初速を高め、それを維持せよ! ①「初速を高める」ことについて、

日本山岳耐久レースで優勝するためにはなにが必要か?
優勝とまではいかずとも、上位を取るにはどうするべきか?
といった問いは、私にとって、究極の課題でした。

優勝できる能力が、登山の実践にとって好ましいものであるならば、登山を志す私も日々のトレーニングをその方向に持ってゆかねばならないからです。

優勝できるためには、浅間峠までの22キロを2時間30分以内で走りきれねばなりません・・そういうことを為し得る体力というものはどのような特質を備えているのか?そこに至るためには、どんなトレーニングが必要となるのか?・・これが、究極の課題でした。

そして、ここに掲げる幾つかの記事が私が得た答えです。
たいしたことは書いてありませんし、今までコメントなどで言及した内容に重複するものがありますが、ここにまとめて記載しておきます。

考えをまとめるにあたっては、小河内吉哉自衛官にいただいたヒントが大いに役に立ちました。感謝しています。今年の山耐では、ご同僚の奥宮俊祐自衛官が、優勝されますよう、心より応援させていただきます。

Ⅰ 基本的走力を高めること、5000m走でのタイムを速めること。最大酸素摂取量を極大化すること。そのために、上半身の贅肉を減らして、余分な筋肉を落とし、いわゆるランナー体型に近づけること。
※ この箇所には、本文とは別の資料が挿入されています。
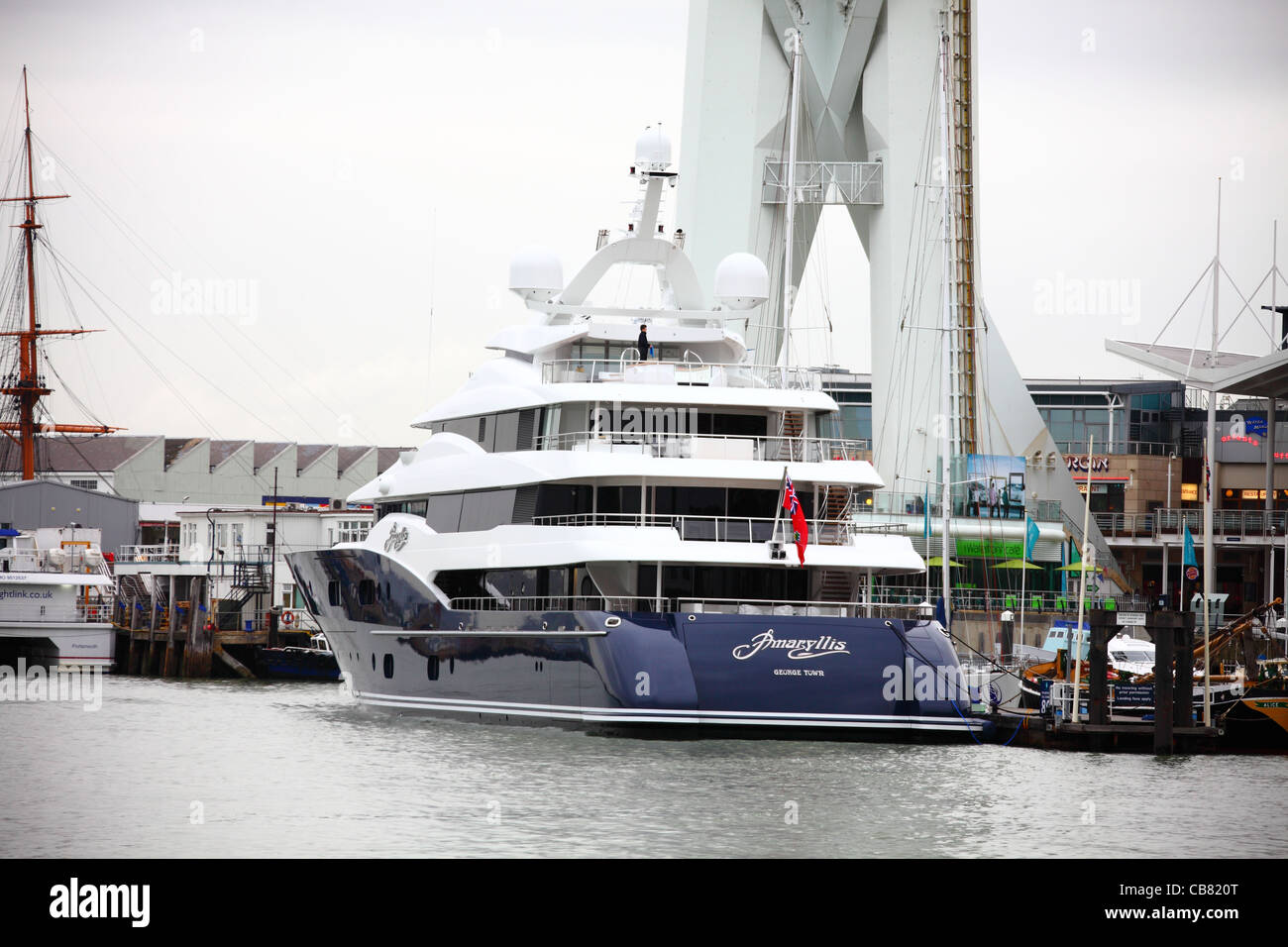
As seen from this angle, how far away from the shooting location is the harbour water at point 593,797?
57.7ft

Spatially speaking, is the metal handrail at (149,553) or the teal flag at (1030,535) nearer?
the teal flag at (1030,535)

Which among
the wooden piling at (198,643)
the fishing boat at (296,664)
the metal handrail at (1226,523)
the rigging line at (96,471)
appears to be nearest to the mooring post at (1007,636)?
the fishing boat at (296,664)

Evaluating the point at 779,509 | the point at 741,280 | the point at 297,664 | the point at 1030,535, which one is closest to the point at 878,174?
the point at 1030,535

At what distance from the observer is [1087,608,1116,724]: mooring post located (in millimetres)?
Answer: 27172

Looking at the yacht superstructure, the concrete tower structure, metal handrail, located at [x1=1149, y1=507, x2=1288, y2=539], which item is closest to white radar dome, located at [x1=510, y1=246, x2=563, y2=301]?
the yacht superstructure

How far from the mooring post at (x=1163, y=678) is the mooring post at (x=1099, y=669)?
728 mm

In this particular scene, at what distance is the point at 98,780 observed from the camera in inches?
868

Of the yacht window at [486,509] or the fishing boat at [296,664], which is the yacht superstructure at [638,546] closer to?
the yacht window at [486,509]

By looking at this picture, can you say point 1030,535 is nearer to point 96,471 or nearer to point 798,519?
point 798,519

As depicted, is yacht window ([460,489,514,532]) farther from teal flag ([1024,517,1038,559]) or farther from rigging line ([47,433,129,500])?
rigging line ([47,433,129,500])
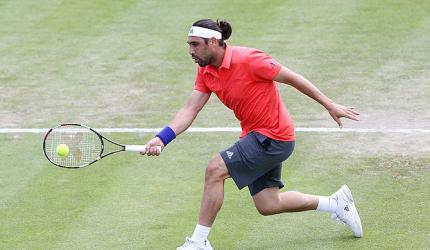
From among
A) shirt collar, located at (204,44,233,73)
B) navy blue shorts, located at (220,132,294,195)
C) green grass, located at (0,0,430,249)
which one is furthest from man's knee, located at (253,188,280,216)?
shirt collar, located at (204,44,233,73)

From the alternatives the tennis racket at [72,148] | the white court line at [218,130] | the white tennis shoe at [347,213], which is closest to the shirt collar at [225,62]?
the tennis racket at [72,148]

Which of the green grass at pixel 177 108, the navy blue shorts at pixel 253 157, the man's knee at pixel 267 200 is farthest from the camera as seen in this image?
the green grass at pixel 177 108

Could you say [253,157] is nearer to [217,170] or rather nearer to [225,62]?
[217,170]

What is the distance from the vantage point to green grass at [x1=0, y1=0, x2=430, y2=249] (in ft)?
35.9

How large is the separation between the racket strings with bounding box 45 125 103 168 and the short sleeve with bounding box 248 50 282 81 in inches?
64.0

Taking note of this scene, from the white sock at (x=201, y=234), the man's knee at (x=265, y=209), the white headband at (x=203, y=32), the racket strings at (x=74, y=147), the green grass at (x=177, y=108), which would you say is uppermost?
the white headband at (x=203, y=32)

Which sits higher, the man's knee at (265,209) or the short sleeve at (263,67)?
the short sleeve at (263,67)

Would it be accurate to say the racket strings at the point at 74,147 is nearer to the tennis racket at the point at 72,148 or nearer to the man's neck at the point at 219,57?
the tennis racket at the point at 72,148

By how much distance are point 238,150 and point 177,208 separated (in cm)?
150

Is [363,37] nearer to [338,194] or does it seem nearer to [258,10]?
[258,10]

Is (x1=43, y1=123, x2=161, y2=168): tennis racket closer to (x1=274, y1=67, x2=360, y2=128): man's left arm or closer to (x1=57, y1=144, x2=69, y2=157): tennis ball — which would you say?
(x1=57, y1=144, x2=69, y2=157): tennis ball

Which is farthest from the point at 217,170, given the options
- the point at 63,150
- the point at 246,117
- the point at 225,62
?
the point at 63,150

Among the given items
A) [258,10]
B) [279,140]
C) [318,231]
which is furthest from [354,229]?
[258,10]

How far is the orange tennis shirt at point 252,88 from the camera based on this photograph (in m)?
10.1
5000mを15、16分で走りきれる者ならば、淡々と走って、コンスタントに2時間40分で浅間峠まで入れる。
この言葉は、小河内吉哉さん、奥宮俊祐さんお二人から伺い、確認した事実です。
振り返って、miyaさん kojikenさん などなど今年サブ12を目指す私の知り合いの方も、昨年の本番や、今年の試走で浅間峠まで3時間15分以内で入っています。ですので、この「5000mを15分、16分で走りきれるほどの走力を備えた選手であるならば、トレイルの技術を身につけることによって、さほど無理なく2時間40分で浅間峠に入れる。」というのは、かなりの信憑性がある事実であろうと考えます。

☆ こんな風にトレイルランにおいては「基本的走力を高める」ことが、すべての基礎なのです。

よって、①5000m走15分、16分台の基礎体力を養成して維持することが大前提となります。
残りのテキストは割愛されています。